Scenario

I recently had a situation whereby an NSX-v DLR Control VM had been unintentionally removed from vSphere Inventory, this caused a lot more grief than you would expect.

This DLR CVM was performing L2 bridging for some production workloads that were being migrated off VLAN-backed segments into logical switches. As a result, it was critical that the CVM be powered on and connectivity be restored as soon as possible. This DLR CVM was deliberately deployed as non-HA due to some issues previously faced with L2 bridging/HA split brain/STP loops/shut ports, another post on that some time.
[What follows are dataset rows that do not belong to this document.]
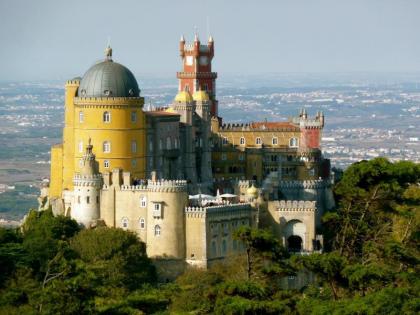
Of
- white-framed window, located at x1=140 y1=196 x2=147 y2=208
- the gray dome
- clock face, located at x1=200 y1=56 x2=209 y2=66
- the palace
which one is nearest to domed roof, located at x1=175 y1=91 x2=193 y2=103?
the palace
I attempted to redeploy the DLR CVM after being informed of the outage, only to find out that this would not be straight forward. NSX was referencing a non-existent/stale Edge VM that was completely gone and unable to be restored.

This was a NSX 6.4.3 environment. These steps are applicable to both Edge Services Gateway VMs as well as DLR Control VMs.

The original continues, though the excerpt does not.